I was reading a book yesterday where the author unexpectedly started talking about how close he felt to God when he was in the wild places. He had some great quotes from John Muir, who found God in the wilderness, as well as a few others. One of my favorite quotes was from British journalist J.B. Priestley: “The Colorado River made [the Grand Canyon]. But you feel when you are there that God gave the Colorado River its instructions.”
Sadly, the author – despite growing up in church and having no hard feelings toward the Gospel – fully admits that he has not submitted his life to Christ. He finds God in the wilderness yet has no relationship with that God outside of feeling that some “higher power” had a hand in making these amazing masterpieces. “I want to feel connected to something greater than myself,” he wrote, “But I no longer think there’s one single path that leads to enlightenment or salvation.”
That’s a viewpoint I run across almost daily in my generation. They believe there is “something” out there – whether they call it God, the universe, or another term. It’s often nature that convinces them that there is something more than outer space out there – I’ve rarely met outdoorsy atheists.
The Psalms say, “The heavens declare the glory of God; the skies proclaim the work of His hands… They have no speech, they use no words; no sound is heard from them. Yet their voice goes out into all the earth” (Psalm 19:1, 3-4a). Job said, “As the animals… or the birds of the sky… let the fish of the sea inform you. Which of all these does not know that the hand of the Lord has done this?” (Job 12:7-9). Paul wrote, “Since the creation of the world God’s invisible qualities—his eternal power and divine nature—have been clearly seen, being understood from what has been made, so that people are without excuse” (Romans 1:20). You don’t have to be a Christian to see what God has done and to respond to that.

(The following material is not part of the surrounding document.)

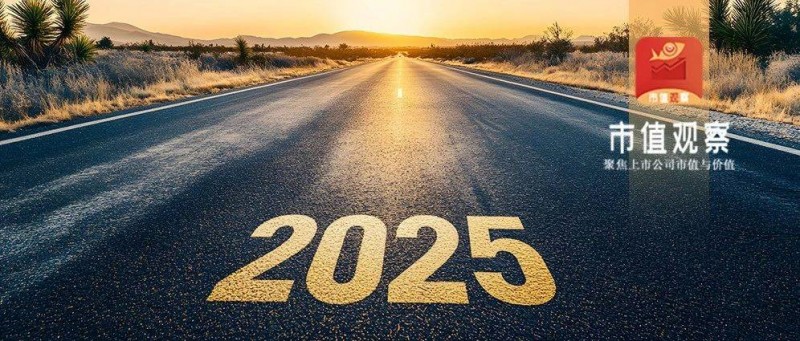 A股2025展望 三大賽道將成全新風口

God has become, to far too much of my generation, as a “something” out there. Not a good Father (Matthew 7:11), not a Savior from sin (1 Peter 3:18), not a God so interested in us that he counts the very hairs on our heads (Luke 12:7) – just some sort of distant and disinterested being beyond the confines of our world.
“But thanks be to God, who in Christ always leads us in triumphal procession, and through us spreads the fragrance of the knowledge of him everywhere” (Romans 1:8). The very fact that these precious people understand God through His creation means that they have an open door to meet the real Jesus – the One Who not only can save them, but Who can and will fill them with the very thing that they are longing for.

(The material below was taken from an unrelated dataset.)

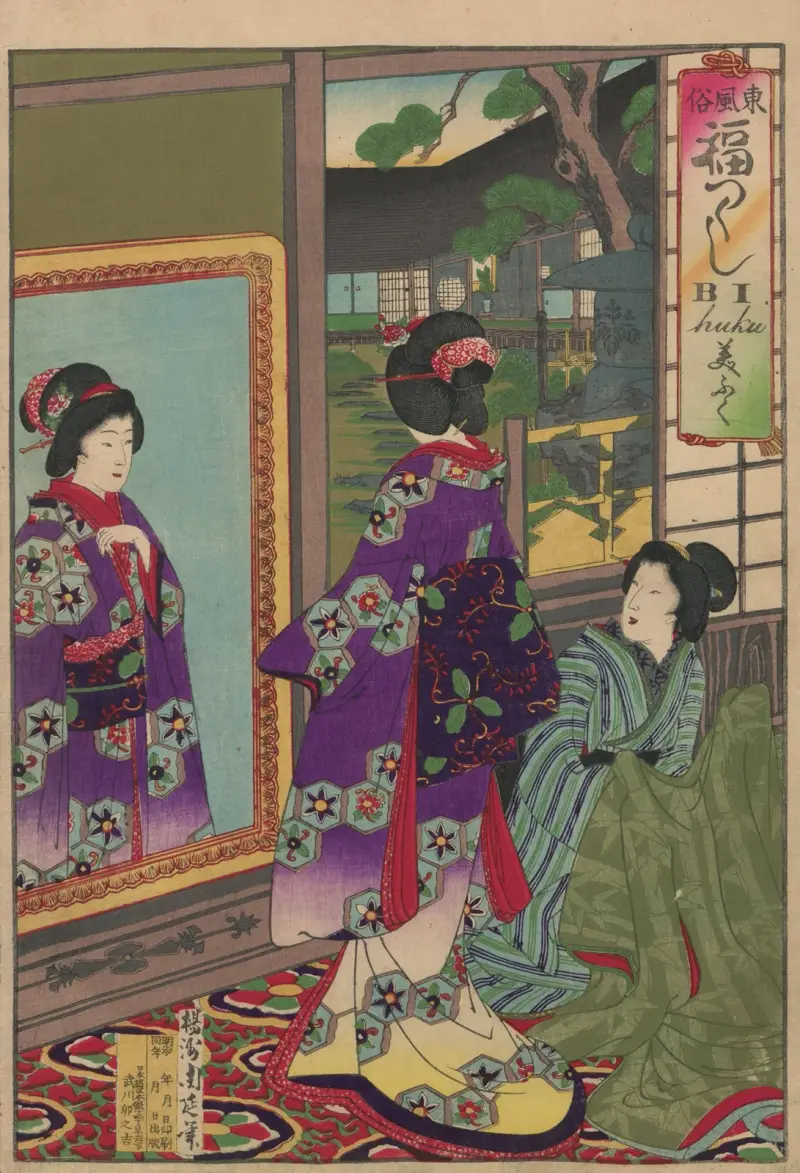Album med nishiki-e, plansch 17 av Toyohara Chikanobu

I believe that many will meet God – the real God – as they pursue that feeling they get in the wilderness. They can explain it away with fancy terms like ‘the universe.’ But God is a God waiting to be found, a God Who loves to the point of sacrificing Himself, a God Who will meet you where you’re at if it comes to it. God is drawing a generation to Himself through the wilderness, and I can’t wait to be a small part of helping people find the true desire of their hearts through the things they find beautiful, spectacular, and awe-inspiring.